De la berge, la forêt dense des cocoteraies et la forêt sacrée, en arc de cercle du côté d’Agbodrafo – où se trouve niché l’hôtel Le Lac – composent une belle carte postale. Des pirogues glissent sur l’eau du lac à l’instar d’un archet sur un violon. La ville est en fait une bourgade noyée dans la végétation des grands arbres et des champs de maïs. Elle m’apparaît comme la sœur jumelle de la ville de Ouidah, au Bénin. En deux heures, il est possible d’en faire le tour. Pour le visiteur que je suis, une énigme reste à résoudre – la raison qui avait incité les Allemands à signer un traité de protectorat avec un envoyé du roi Mlapa de Togoville. Pour la petite histoire, c’est le diplomate Gustav Nachtigal qui signa ce traité qui accordait des droits commerciaux exclusifs aux Allemands et qui aboutit à la création du Togoland. C’est ainsi que le nom du petit village de Togo devint celui de toute la région et que le village fut rebaptisé Togoville.

# Description de la tâche
Reprenez le récit de voyage sur Togoville ci-dessus et poursuivez-le après sa dernière phrase.

# Lignes extraites
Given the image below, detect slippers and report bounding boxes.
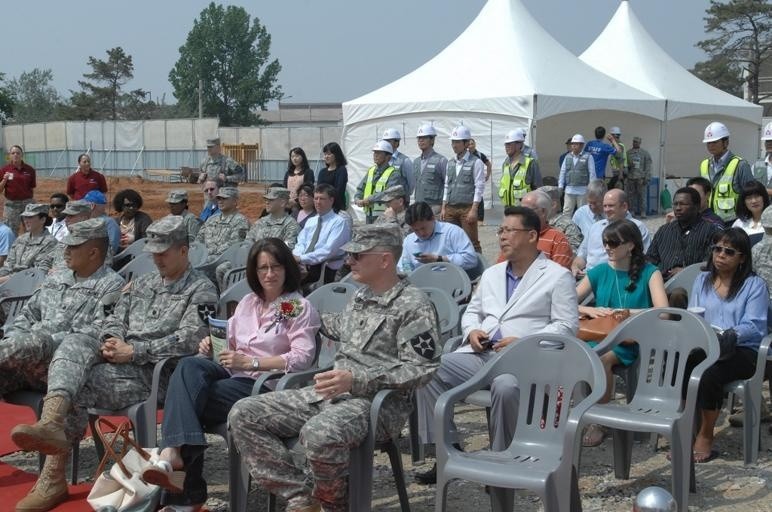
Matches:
[667,448,720,464]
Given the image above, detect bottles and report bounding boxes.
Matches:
[402,252,413,272]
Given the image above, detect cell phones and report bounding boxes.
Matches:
[480,340,491,346]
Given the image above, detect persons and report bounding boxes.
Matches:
[200,123,490,294]
[414,205,579,493]
[1,145,199,332]
[11,215,219,512]
[143,238,321,511]
[227,223,442,512]
[499,121,772,462]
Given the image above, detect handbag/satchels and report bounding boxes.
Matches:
[86,419,161,512]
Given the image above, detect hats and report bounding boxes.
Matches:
[142,215,187,253]
[20,203,49,216]
[633,136,643,142]
[165,188,189,205]
[216,187,238,199]
[339,223,404,252]
[261,186,291,200]
[58,218,108,246]
[61,191,106,215]
[205,139,221,147]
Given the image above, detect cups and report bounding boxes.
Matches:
[687,306,705,319]
[8,173,13,180]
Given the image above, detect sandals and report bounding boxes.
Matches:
[582,422,609,448]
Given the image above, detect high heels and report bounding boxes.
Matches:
[142,461,187,492]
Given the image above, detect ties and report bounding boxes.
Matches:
[305,216,323,254]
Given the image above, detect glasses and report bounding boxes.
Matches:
[496,227,533,235]
[343,251,385,260]
[712,244,742,256]
[49,204,64,208]
[204,188,215,193]
[603,239,632,248]
[257,264,287,271]
[122,203,139,207]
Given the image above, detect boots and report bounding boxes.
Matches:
[16,451,68,511]
[10,394,70,451]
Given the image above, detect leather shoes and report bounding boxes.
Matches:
[415,445,464,484]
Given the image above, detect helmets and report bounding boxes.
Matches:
[565,134,585,146]
[415,124,436,138]
[609,126,621,135]
[448,125,472,142]
[702,122,730,144]
[760,121,772,141]
[370,128,401,155]
[502,127,528,145]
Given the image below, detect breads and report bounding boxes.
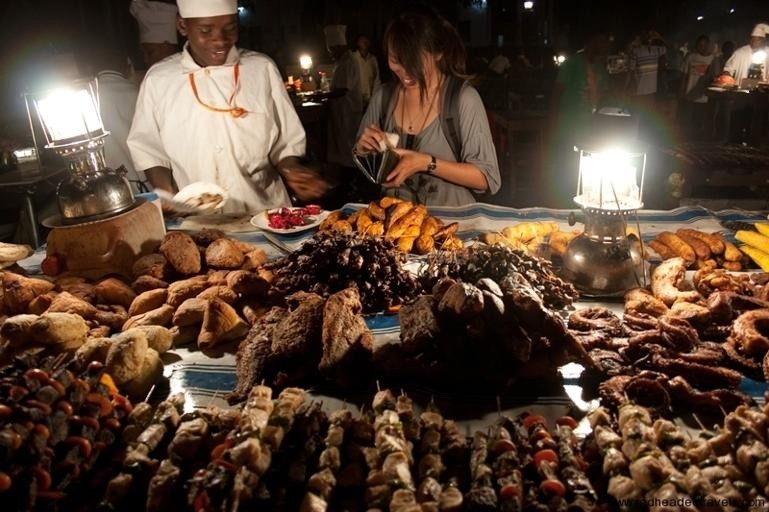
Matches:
[0,223,277,403]
[479,222,638,253]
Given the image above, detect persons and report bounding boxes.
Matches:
[352,34,379,115]
[305,25,366,204]
[126,0,331,214]
[91,0,180,195]
[352,13,501,207]
[546,23,769,151]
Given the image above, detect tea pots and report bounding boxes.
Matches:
[55,164,137,226]
[561,233,640,300]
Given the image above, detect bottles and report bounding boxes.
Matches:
[318,71,329,92]
[287,75,297,90]
[134,192,168,236]
[301,73,311,91]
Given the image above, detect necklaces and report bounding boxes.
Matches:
[405,89,436,132]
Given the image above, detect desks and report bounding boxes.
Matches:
[490,110,552,199]
[0,159,65,252]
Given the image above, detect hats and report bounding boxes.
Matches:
[176,0,238,19]
[750,23,769,38]
[129,0,178,44]
[323,24,347,49]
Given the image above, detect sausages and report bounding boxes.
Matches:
[646,226,747,273]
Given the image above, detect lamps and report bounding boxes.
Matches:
[24,78,137,226]
[561,146,646,303]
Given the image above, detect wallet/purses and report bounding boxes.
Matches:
[353,149,399,185]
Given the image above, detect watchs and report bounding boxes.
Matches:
[426,156,437,175]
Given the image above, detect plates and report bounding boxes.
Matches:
[41,197,149,229]
[251,205,334,234]
[171,180,227,214]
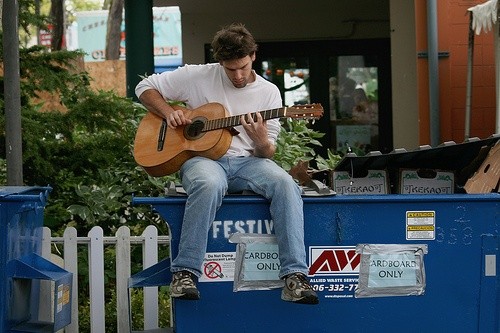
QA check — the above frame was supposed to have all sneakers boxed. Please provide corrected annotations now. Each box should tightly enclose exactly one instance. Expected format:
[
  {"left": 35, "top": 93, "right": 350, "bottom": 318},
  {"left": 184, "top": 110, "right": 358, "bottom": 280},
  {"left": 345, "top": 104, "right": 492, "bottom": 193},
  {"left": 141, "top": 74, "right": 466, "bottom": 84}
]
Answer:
[
  {"left": 281, "top": 272, "right": 319, "bottom": 305},
  {"left": 169, "top": 272, "right": 201, "bottom": 300}
]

# Réponse à la tâche
Togoville ressemble étrangement à un musée dont il faudrait dépoussiérer toutes les pièces. Une bourgade morne, tranquille en dépit de l’existence de quelques débits de boissons. C’est un endroit où il fait bon se retirer pour se reposer, écrire ou méditer. Exactement comme à Glidji, où j’ai pris mes habitudes depuis quelques années déjà. Le visiteur peut découvrir à Togoville la maison du descendant du roi Mlapa et voir la tombe de ce dernier ainsi que des vestiges du passé. A côté de l’église, il y a un monument consacré aux événements de 1884, qui ont marqué la signature du traité de protectorat. Tout près du monument, il y a La Mouette, un petit canon qui a appartenu, aux dires des gens, au bateau de Nachtigal. A Togoville, c’est comme si l’horloge de l’Histoire s’était arrêtée à une époque révolue. La vie continue telle qu’elle était il y a cent ans. Et vous pouvez admirer la belle église allemande, construite en 1910. Elle est ornée des portraits de saints africains ainsi que d’une statue de Notre-Dame du Lac Togo, la sainte patronne du village.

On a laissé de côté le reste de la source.